According to Montagu (1961), while each community has its unique factors that may arouse
laughter, the act of laughing is recognized regardless of language, culture or ethnicity.
Sociologists, philosophers and psychologists have all conducted classical research on the human
phenomena of humor and laughter. However, research by anthropologists has been sparse until
recently, despite the fact that humor and laughter are undeniable intertwined in society and
culture. Some recent studies have subscribed to the ideology that laughter is a sensational
activity with seizure-like nature that is stimulated through interacting with amusing cognitive
impetuses (Polimeni & Reiss, 2006).

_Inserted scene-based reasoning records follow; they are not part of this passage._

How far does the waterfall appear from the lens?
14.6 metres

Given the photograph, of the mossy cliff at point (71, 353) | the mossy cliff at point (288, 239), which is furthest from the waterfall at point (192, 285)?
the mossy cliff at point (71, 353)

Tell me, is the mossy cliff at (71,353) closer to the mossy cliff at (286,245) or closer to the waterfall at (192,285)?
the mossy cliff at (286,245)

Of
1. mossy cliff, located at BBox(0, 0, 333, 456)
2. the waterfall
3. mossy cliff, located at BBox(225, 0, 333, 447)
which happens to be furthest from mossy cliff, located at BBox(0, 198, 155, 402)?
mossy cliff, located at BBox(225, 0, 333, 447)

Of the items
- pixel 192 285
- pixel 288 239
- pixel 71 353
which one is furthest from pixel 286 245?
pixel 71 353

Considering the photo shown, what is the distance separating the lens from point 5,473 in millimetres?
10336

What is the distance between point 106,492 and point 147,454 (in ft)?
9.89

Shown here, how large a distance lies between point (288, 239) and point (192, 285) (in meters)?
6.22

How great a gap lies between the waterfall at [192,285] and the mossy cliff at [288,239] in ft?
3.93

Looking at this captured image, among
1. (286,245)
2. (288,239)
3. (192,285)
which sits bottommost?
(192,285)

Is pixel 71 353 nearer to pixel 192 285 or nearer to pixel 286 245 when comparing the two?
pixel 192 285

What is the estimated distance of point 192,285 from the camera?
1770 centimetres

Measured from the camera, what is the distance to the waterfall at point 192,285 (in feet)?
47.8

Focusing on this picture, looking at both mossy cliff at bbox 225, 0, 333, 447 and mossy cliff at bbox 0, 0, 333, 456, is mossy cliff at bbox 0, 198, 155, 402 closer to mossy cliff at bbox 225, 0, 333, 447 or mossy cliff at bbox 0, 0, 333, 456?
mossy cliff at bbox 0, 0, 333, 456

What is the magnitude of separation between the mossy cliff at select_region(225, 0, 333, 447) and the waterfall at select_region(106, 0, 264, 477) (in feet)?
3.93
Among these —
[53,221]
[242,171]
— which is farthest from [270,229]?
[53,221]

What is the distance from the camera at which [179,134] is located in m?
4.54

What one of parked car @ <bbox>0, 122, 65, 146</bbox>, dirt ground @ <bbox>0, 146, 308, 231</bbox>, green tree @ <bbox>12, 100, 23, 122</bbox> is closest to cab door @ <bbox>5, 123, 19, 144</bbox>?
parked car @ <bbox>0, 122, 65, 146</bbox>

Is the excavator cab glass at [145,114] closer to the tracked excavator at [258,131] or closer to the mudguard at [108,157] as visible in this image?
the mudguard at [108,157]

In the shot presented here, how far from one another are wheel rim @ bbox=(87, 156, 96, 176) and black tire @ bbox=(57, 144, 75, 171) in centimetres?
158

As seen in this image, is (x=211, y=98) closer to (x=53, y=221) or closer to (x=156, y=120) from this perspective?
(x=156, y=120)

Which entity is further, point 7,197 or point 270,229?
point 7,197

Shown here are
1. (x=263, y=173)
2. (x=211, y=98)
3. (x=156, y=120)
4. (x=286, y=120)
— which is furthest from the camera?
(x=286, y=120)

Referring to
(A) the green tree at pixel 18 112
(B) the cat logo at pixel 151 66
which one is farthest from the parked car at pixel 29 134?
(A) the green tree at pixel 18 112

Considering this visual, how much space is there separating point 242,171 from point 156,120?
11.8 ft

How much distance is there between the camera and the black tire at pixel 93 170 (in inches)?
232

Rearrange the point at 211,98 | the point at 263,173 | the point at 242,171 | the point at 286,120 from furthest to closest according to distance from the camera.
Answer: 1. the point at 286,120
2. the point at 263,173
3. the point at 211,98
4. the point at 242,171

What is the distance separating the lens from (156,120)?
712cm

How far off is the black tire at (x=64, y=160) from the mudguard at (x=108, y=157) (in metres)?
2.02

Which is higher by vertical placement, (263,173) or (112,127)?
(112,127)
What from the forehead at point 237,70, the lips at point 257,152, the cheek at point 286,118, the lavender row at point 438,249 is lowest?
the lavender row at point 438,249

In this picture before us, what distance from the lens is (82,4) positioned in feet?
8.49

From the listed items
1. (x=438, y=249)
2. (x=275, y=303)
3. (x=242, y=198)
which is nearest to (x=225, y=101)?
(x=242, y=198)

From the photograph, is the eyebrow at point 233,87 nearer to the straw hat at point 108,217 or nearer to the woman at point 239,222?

Some contemporary studies assert that laughter is a means
of communicating assorted messages or conveying ideas (Gervais & Wilson, 2005). This implies
that laughter is an instinctive ally to the languages used from land to land. In this paper, I will
explore laughter as a worldwide phenomenon and present explanations relating laughter and
humor to the universality of the experience.
Origin of Laughter
Most theories and empirical approaches used by classical ethnologists and other scholars
in the social science realm to conceptualize the genesis of humor and laughter enclose insights
that typically explain why laughter withstood the consequence of Babel. McComas (1923)
asserts that laughter is an indispensable trait of the human anatomy and an essential assistant to
the evolution of the human race. McComas (1923) identifies laughter as a trait that inherently
progresses from one phase of the evolution of the human race to the other,...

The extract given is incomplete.